オタクロス、そして共に戦った戦友たちに見送られながら、アキハバラタワーを後にしたバン達一行。
それから数十分後、一行はイノベーターの妨害に遭う事もなく、無事にタイニーオービット社の本社ビルへと到着した。
「社長、拓也さん達をお連れしました」
エントランスで霧野に出迎えられた一行は、そのまま彼女の案内で社長室へと足を運んだ。
「バン君、凛空君、それに皆も。拓也から話は聞いている、本当に、よくやってくれた」
「私からも、皆さんに賛辞を送らせてください。本当に、皆様の活躍には感服いたします」
社長室へと足を踏み入れた一行を出迎えたのは、部屋の主である悠介社長、そして、スーツに身を包んだサラリーマン風の男性。

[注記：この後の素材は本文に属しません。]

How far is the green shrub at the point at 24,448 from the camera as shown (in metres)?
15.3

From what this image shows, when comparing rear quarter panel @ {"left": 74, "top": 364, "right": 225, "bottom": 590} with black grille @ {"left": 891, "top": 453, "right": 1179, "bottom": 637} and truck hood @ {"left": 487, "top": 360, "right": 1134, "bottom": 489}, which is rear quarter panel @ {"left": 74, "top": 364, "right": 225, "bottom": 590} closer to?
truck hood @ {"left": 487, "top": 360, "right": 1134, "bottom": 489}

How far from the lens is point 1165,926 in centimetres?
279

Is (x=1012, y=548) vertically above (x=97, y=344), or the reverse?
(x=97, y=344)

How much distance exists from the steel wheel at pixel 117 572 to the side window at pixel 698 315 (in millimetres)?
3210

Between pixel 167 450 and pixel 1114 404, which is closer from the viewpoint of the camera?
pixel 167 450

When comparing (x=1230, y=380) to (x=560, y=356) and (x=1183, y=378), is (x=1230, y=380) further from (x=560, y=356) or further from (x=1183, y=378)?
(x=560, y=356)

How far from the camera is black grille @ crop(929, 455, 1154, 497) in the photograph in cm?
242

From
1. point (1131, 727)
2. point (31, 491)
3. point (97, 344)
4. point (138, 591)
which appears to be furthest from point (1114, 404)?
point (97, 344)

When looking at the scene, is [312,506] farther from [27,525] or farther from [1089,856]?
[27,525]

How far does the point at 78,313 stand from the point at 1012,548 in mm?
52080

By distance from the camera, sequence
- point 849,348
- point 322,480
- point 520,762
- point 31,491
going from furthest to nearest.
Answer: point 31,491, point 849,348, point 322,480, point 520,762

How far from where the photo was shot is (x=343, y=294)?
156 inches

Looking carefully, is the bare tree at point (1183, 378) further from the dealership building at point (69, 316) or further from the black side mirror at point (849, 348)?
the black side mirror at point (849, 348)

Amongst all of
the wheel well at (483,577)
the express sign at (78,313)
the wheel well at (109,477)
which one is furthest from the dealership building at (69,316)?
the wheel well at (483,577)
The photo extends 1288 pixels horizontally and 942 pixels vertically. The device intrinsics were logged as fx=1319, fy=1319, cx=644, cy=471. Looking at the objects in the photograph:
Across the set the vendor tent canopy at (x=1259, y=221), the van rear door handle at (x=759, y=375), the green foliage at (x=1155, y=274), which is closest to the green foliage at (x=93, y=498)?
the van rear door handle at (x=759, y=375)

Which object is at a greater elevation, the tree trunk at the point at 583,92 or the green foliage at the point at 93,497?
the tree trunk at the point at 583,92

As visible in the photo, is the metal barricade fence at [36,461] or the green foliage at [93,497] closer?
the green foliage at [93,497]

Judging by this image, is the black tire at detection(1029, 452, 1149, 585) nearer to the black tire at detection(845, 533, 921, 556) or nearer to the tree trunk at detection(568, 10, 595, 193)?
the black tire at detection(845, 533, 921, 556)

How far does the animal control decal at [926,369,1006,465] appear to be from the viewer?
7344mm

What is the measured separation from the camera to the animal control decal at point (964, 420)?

悠介社長は兎も角、謎のサラリーマン風の男性から出迎えを受けたバン達は、少々困惑する。
そんな中、凛空だけは、違う反応を示していた。
「田中さん!?」
そう、何故なら凛空は、謎のサラリーマン風の男性の素性を既に知っていたからだ。
「凛空、あの人」
いや、正確に言えばもう一人。
ミカも、以前ビーハイヴファミリーとの騒動の際に、彼の事を目撃していた。
最も、顔を見た事がある程度で、名前までは知らないのだが。
「おや、貴女はあの時の……、その後、お変わりありませんか?」
「ん、特には」
「それはそれは、息災そうで何より」
ミカの事を気遣う田中が、ミカとの短いやり取りを終えた所で、不意にバンが田中について悠介社長に尋ね始める。
「紹介しておこう、彼の名前は田中さんだ」
「田中です、どうぞよろしく」
「あの、悠介さん。田中さんって、一体何者なんです?」
「田中さんは、私達の活動に賛同し協力を申し出てくれたんだ。イノベーター、そして、組織を率いる海道 義光の野望を阻止する為にね」
「「っ!!」」
悠介社長の口から告げられた説明を聞き、驚愕するバン達。
一方凛空は、準備が整い次第シーカーとの正式な協力関係を結ぶ、と以前田中が話していた事を思いだし、遂にその時がやって来たのだと悟った。
「けど兄さん、申し出はありがたいが、そんな簡単に信用していいのか!?」
「拓也、残念ながら今の私達では、イノベーターと正面から対峙する事は出来ない。だが、田中さんの協力を得られれば、それも可能になる」
「この人にそれ程の力が?」
「あぁ、私はあくまでも代理人に過ぎません。誠に力があるのは、私の上司の方です」
「上司?」
「そうです。生憎と、依頼人である私の上司は、この国の、そして国民のより善き未来を目指し日々奔走している故、こうして私が代理人として足を運んだ次第なのです」
「成程、そう言う事か……」
田中の言葉に、今一つピンと来ていない様子の拓也。それに対して、八神は、何かを察した様子。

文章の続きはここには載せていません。